The UNL journalism graduate was called a “charismatic leader who could make change happen” by Gerry Kern, the Chicago Tribune editor who recognized her abilities and tapped her for managing editor/vice president of the Tribune in 2008, a position she held until Nov. 24, 2014, when she chose to step down to pursue personal interests.
Hirt may be best known as the founding co-editor, then editor of RedEye, a Tribune experiment to create and then steer into solid profitability an innovative commuter news and entertainment publication for young, socially-minded and very busy adults who weren’t reading daily newspapers anymore. Prior to her work on RedEye, Hirt served in various editing roles on the Tribune’s national, foreign and sports desks.
The NPW spring convention will also feature a workshop on using social media for reporting, for community involvement and for promotion. The 90-minute workshop will be presented by Michelle Carr Hassler, assistant professor of practice at the UNL College of Journalism & Mass Communications (CoJMC).
Hassler, who has won numerous national awards for her teaching ideas, created UNL’s first social media course for journalism majors. She continues to teach that in addition to courses on multimedia reporting and online journalism. A UNL journalism graduate, Hassler was a reporter and editor at newspapers in Colorado, Arizona and Nebraska for 16 years prior to joining the CoJMC faculty.
Two more extraordinary people are scheduled for the spring convention. UNL CoJMC’s dean, Dr. Maria Marron, will update the group on the current state of journalism education.
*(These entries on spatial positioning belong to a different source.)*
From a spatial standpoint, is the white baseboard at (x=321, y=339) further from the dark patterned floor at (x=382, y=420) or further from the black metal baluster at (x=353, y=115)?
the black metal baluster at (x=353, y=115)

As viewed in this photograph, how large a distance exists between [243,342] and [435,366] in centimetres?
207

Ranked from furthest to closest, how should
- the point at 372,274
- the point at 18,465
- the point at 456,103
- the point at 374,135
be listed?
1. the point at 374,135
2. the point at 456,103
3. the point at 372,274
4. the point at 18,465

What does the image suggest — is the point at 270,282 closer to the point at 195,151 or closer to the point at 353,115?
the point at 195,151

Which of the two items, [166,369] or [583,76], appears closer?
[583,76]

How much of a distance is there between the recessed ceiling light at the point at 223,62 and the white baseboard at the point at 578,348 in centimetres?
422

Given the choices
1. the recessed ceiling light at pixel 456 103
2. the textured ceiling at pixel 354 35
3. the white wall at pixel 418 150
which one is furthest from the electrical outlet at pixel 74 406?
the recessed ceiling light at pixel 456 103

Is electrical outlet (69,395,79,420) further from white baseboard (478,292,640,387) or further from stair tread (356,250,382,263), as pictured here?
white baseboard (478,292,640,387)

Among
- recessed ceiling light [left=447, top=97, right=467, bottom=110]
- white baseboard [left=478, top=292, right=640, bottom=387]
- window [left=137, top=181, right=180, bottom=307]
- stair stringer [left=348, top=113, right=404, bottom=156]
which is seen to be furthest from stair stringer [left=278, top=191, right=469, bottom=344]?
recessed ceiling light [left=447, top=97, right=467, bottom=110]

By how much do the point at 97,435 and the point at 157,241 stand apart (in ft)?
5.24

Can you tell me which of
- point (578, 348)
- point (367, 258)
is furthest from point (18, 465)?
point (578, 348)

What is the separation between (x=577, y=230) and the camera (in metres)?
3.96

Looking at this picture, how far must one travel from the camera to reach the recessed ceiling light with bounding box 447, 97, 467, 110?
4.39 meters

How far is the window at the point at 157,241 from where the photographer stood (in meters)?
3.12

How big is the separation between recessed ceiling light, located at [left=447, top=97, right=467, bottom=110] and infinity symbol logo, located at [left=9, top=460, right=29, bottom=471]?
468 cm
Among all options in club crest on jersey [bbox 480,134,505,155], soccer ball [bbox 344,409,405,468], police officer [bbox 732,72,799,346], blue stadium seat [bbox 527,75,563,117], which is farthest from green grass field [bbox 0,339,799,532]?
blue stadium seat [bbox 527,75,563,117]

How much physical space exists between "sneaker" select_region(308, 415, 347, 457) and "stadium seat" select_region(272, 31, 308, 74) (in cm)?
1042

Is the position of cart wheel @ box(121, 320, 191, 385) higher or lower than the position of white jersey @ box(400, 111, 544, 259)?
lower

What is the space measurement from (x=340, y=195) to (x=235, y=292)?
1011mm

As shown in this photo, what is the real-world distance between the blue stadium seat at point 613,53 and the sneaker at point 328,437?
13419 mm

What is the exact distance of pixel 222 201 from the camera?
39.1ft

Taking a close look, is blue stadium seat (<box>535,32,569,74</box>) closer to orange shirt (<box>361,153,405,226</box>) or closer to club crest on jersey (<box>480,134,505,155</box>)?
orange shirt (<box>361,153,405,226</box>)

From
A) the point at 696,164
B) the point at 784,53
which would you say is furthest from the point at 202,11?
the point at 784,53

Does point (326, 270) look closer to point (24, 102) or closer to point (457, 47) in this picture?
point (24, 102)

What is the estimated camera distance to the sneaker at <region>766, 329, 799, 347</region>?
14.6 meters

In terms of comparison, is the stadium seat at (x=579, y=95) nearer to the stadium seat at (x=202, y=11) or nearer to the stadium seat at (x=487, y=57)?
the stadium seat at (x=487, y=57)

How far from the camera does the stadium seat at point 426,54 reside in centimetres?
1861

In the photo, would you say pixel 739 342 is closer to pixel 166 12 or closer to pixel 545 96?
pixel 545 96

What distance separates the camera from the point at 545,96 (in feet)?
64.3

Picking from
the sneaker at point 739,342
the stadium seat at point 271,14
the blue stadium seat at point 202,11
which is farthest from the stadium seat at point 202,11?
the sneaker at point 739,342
A native of Ireland, Marron worked as a journalist and a public relations professional. She came to the US as a Rotary International fellow to obtain her masters and PhD degrees, taught at Ohio State University and was department chair at Central Michigan before accepting the position in Lincoln.
Professor Joe Starita will be the speaker for the evening Awards Banquet where he will provide a preview of his latest book, which is on Nebraska’s Susan LaFlesche Picotte, the first Native American female physician. Starita, an entertaining and inspiring speaker, was an investigative reporter for the Miami Herald before joining the UNL CoJMC faculty. He teaches depth reporting and is the award-winning author of several books including “I Am a Man: Chief Standing Bear’s Journey for Justice.”
More details and information on a planned media relations workshop will follow in the next newsletter, but save the date – Saturday, April 23 – for the NPW spring convention in Lincoln. Tell all of your communications industry friends about it, too, and use it to recruit new members so that our 70th anniversary year can be the biggest and best yet.
Lincoln convention co-chairs are Ruth Brown, Cheryl Alberts-Irwin and Molly Klocksin.